• [Page excerpt]
▼

How to be the Host with the Most

We love to entertain. There is something innately gratifying about opening your doors to cherished guests to celebrate a variety of special occasions. The elation of planning an event is most often accompanied with some anxiety. The questions that keep people up at night include: 1) Is the date and time the least conflictive with your guests’ schedules? 2) Will they show up? 3) Will your guests enjoy themselves? 4) What type and quantity of food should be served? 5) Will everything go smoothly?

Hosting an unforgettable event is a rewarding endeavor that requires time and energy. Sometimes focusing on the big things can leave the door open to unintentionally dropping the ball on the little, yet essential items. How can you ensure that your event will be the one that you envision and that your guests will love?

Here is my checklist for striking the right balance of food, beverages, space, activities and the timeline for an optimal experience.


Let’s start with the heart of the stomach. It is advantageous to streamline your menu for preparation efficiency, quality and quantity. Planning a larger quantity of fewer, complementary tasting items is ideal.

Hors d’oeuvres

Cheese platters are the top choice for a spectrum of casual to elegant gatherings. They can be simple or include an abundant display of exotic and unusual selections. An ideal platter combines hard, medium and soft cheeses with an assortment of crackers and bread, meat, fruit and nuts.

Preparation Tip: Arrange cheese platters the day before, cover with saran wrap and store them in the refrigerator. Add meat, fruit and nuts to the tray. In today’s age, I place nuts in a separate bowl to avoid anyone with a nut allergy from having a reaction. Place the crackers and bread in bowls or on a platter prior to the event.

Serving Size: A large cheese tray can typically feed up between 10 – 15 people. If your guests are hearty eaters, then make one extra tray to avoid running out of food, especially if that is important to you. Otherwise it is acceptable for hors d’oeuvres to be prepared and consumed as supplies last since more food will be available.

Supplies: Have a sign introducing each cheese. People love to learn plus some cheeses can be easily confused. Provide one cheese knife per brick/roll and at least one tong each per cracker/bread, fruit and meats. If you place nuts in a separate serving bowl, a teaspoon is acceptable as a serving utensil. My ideal rule-of-thumb is one tong per offering to discourage hands-only selections and provide smaller utensils for forks or spoons to manage inventory. Plates and napkins should be available as well. I place and utensils napkins at the end of a table or buffet for guest ease and to avoid waste from dropped or dirty items while guests are moving through a buffet.

Serving Time: Set up the hors d’oeuvres fifteen to twenty minutes prior to guest arrival. Consider the item you are serving and the temperature in which it will be served. For instance, dairy in the summer is not a good idea in the heat. If you do, place it on ice and keep that ice fresh and freezing at all times.


Meal preparation takes more time and thought in today’s age of nutritional plans, allergies and other consumption considerations. Therefore, clusters of two can keep you covered to accommodate a range of guest dietary needs. Here is a sampling of offerings for buffet-style service:

  • 2 salads with complementary dressings (dairy and non-dairy options)
  • 2 veggies
  • 2 meats (such as chicken and salmon or steak and chicken)

▲

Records
▼

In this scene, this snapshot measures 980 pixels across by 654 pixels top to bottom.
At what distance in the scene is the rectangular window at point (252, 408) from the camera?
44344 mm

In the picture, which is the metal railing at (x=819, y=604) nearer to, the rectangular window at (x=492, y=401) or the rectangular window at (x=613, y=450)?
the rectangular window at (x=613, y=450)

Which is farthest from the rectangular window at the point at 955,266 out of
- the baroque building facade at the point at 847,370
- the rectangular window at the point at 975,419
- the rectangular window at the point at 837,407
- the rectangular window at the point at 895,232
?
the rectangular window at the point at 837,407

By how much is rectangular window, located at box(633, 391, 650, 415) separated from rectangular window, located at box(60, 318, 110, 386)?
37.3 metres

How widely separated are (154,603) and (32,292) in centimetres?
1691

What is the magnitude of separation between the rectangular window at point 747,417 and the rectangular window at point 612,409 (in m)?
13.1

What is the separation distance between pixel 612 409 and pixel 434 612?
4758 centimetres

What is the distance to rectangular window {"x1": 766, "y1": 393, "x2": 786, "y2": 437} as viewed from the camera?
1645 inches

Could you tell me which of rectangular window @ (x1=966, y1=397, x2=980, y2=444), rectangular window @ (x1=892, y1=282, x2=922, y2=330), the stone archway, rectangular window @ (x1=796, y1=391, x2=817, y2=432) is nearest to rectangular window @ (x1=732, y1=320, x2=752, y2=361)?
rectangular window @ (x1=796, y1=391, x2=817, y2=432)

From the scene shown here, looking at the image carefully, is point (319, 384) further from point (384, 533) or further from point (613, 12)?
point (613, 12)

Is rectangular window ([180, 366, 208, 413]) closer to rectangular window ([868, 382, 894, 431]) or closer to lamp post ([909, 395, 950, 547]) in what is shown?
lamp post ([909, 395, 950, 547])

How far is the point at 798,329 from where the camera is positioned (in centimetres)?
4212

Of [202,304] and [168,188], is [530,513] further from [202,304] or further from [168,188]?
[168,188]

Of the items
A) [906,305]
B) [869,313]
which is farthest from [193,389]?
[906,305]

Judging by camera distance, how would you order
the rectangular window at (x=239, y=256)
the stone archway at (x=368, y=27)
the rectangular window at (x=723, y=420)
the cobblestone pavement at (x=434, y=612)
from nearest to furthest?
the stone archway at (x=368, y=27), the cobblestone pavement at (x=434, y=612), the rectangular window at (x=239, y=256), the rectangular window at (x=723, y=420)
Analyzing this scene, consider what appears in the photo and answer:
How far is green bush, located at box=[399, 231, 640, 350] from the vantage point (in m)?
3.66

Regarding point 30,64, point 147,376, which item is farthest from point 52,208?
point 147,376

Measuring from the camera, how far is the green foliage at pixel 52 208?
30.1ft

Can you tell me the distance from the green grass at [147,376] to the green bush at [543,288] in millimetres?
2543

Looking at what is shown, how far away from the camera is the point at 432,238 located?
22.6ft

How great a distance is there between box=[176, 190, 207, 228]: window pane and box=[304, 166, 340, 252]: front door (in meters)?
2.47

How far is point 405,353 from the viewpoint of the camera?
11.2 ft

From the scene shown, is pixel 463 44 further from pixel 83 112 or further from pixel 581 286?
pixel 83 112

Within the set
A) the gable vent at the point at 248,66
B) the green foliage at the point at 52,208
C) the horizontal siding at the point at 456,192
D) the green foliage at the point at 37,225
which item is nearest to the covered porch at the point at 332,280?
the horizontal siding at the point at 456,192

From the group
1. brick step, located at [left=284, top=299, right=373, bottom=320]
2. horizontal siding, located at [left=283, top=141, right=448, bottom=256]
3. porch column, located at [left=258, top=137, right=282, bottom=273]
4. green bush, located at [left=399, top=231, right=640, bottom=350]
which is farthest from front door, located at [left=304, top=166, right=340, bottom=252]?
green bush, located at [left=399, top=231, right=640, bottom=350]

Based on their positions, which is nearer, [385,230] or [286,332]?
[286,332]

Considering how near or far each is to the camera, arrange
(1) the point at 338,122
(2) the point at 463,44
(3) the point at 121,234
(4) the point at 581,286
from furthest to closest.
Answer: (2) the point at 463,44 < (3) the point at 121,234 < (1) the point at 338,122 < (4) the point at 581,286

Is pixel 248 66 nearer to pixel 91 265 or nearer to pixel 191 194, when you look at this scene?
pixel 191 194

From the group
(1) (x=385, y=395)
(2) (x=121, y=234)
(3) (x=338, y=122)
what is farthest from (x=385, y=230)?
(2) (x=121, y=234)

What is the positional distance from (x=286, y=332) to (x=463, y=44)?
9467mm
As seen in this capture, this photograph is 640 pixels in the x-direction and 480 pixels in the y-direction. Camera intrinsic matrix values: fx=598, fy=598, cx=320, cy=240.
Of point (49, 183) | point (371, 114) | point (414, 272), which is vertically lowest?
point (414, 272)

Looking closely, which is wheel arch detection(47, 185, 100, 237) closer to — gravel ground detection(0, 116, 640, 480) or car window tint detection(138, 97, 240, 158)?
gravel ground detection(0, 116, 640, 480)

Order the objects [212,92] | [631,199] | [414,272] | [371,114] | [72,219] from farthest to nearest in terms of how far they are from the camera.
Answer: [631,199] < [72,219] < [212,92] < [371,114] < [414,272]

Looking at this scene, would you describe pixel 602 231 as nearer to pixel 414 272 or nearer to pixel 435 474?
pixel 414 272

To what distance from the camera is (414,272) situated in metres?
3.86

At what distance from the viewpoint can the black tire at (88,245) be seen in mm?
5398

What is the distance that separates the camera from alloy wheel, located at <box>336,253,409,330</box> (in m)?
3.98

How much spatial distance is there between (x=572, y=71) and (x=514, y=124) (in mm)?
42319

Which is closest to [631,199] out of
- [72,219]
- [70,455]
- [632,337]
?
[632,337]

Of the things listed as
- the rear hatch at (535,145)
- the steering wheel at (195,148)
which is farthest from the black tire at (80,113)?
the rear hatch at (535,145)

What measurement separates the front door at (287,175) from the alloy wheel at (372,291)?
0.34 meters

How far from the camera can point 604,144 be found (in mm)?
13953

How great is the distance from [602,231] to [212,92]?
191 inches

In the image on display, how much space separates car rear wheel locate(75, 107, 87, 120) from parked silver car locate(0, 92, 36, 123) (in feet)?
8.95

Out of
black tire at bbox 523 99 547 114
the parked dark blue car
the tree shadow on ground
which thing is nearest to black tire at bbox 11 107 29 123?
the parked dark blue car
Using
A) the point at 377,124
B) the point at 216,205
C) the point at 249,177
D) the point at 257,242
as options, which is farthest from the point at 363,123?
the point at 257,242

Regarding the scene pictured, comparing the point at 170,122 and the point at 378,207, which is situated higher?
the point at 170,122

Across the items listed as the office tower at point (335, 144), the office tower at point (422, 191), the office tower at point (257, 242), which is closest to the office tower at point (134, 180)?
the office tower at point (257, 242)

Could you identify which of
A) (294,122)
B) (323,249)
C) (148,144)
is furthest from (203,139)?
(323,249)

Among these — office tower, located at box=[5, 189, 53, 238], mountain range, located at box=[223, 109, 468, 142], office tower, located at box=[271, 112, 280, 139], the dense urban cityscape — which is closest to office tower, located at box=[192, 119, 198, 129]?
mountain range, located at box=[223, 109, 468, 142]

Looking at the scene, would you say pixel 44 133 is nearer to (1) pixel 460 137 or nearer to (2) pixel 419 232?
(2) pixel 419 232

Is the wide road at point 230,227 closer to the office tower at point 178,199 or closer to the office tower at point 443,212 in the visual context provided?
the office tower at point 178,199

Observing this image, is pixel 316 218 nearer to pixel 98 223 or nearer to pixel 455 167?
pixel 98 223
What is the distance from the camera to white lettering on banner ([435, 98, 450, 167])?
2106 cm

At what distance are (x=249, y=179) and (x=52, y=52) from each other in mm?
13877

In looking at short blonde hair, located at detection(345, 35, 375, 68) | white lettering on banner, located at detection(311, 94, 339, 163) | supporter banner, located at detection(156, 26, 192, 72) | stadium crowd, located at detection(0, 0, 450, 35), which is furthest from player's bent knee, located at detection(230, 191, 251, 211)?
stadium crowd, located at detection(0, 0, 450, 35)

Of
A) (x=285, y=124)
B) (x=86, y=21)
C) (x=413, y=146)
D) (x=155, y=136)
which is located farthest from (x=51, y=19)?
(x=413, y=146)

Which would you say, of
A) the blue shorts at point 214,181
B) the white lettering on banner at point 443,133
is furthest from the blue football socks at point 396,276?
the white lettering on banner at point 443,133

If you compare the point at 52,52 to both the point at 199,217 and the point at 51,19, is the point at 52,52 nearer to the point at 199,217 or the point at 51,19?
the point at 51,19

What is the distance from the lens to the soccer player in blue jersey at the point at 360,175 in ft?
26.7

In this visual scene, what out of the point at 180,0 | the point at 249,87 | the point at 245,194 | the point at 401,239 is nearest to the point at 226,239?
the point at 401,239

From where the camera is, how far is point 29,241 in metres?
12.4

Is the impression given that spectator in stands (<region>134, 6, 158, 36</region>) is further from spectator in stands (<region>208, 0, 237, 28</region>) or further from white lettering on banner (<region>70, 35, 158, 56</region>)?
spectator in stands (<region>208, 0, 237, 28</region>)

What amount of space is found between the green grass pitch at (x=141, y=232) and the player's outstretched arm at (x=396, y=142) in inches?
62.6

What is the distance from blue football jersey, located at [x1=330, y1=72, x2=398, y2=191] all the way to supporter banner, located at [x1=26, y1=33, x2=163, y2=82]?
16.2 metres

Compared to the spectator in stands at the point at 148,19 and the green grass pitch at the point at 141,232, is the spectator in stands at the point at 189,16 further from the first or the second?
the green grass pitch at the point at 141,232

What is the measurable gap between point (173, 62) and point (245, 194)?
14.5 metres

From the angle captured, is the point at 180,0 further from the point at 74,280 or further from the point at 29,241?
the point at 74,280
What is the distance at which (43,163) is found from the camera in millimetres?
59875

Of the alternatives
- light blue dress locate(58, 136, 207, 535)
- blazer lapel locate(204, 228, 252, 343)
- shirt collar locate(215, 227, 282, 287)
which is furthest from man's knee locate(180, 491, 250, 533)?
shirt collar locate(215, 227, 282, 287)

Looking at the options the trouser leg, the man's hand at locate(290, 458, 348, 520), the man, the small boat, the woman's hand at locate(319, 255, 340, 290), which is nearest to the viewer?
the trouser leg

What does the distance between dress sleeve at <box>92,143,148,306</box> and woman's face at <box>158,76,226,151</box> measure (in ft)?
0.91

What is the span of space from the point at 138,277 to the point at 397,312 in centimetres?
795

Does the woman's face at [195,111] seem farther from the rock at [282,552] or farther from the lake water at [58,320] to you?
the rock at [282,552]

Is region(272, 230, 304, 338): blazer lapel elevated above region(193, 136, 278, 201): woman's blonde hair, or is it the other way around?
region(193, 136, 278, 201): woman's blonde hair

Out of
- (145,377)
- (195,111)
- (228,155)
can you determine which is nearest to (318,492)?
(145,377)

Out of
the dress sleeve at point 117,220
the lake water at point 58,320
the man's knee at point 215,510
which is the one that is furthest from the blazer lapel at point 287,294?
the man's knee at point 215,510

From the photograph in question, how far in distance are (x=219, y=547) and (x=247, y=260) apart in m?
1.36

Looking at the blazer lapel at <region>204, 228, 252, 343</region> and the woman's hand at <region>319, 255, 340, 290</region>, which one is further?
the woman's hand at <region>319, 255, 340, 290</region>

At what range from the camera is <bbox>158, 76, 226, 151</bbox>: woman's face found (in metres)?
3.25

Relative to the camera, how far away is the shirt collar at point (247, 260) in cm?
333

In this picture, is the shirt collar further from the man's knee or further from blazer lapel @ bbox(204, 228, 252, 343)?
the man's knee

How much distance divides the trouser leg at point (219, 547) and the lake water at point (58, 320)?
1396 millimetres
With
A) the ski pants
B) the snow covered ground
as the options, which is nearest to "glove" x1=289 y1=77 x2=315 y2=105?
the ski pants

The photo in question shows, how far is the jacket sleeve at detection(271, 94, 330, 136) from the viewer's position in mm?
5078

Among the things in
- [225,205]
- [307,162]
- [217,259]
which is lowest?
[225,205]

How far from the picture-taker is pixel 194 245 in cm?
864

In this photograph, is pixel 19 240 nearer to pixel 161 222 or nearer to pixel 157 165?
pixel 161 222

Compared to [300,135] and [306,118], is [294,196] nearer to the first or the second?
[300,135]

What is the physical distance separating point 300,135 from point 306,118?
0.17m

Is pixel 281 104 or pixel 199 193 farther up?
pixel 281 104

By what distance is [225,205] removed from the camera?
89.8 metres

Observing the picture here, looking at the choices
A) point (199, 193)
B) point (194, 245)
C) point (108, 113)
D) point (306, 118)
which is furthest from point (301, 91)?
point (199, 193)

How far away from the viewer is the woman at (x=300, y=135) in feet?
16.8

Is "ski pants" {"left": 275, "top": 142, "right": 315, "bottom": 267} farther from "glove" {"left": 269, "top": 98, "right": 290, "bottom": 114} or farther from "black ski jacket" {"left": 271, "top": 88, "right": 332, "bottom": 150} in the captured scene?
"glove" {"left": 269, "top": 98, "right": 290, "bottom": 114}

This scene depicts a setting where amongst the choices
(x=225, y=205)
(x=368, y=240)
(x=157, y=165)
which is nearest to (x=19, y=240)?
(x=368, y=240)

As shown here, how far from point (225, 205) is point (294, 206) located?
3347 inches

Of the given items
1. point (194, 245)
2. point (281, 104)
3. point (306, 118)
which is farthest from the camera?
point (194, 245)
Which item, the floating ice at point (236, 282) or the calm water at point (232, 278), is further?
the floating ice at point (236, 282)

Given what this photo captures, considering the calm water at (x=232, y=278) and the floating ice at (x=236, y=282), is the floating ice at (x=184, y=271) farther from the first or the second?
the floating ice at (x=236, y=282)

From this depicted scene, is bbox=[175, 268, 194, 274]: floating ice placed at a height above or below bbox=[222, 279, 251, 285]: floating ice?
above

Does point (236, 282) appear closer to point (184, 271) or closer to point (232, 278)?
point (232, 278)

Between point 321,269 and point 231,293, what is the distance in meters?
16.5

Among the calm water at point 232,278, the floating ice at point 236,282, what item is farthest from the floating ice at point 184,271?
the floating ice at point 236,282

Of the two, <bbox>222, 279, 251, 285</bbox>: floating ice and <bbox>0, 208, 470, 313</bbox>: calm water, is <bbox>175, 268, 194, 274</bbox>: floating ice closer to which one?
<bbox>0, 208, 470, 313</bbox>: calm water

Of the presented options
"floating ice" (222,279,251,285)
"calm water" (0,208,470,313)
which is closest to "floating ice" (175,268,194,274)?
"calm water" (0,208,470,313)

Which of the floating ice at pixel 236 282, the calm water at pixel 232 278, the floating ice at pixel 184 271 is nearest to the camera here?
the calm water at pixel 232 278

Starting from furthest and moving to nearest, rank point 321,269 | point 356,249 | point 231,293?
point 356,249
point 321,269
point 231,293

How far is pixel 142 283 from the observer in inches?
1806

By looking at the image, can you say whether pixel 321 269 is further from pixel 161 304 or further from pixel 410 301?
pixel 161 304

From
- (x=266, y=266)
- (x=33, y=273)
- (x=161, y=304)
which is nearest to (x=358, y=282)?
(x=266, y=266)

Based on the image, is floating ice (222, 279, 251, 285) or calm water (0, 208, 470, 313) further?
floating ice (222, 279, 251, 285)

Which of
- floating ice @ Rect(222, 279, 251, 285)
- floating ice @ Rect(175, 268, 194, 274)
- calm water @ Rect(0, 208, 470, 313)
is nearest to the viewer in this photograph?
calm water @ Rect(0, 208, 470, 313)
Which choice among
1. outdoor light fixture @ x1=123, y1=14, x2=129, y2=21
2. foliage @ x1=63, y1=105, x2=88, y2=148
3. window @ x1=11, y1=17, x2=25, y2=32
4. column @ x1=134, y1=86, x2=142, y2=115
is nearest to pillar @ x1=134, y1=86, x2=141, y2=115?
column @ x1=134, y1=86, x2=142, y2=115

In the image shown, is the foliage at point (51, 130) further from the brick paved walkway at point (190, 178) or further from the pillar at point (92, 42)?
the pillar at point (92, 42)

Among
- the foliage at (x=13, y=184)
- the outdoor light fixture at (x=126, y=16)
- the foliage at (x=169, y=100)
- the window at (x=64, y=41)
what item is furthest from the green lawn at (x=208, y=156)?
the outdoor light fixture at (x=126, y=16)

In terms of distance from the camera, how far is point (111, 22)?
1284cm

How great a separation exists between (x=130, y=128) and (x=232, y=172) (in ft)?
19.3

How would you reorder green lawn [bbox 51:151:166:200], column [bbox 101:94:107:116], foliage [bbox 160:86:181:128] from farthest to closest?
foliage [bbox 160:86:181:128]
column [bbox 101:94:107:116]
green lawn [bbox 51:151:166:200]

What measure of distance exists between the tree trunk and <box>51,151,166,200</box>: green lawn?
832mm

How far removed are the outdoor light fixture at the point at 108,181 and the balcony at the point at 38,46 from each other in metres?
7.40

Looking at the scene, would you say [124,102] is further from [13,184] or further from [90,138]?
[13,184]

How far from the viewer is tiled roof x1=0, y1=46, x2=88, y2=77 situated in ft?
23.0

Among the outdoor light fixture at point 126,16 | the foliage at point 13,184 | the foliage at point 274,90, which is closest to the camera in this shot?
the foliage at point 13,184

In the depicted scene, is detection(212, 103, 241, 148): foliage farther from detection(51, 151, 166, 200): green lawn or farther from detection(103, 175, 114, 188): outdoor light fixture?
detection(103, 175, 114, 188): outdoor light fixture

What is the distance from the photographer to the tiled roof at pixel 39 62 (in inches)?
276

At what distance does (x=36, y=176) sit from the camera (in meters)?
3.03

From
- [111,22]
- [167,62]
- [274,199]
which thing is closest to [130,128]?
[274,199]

▲

• [Parts of the exercise]
1. How far ahead of guest arrival does the hosting guide say to set up the hors d'oeuvres?
2. Identify each line in the records that contains the word "things". Case counts.

• [Completed exercise]
1. Fifteen to twenty minutes before guests arrive.

2.
Of the things listed as
Among the things in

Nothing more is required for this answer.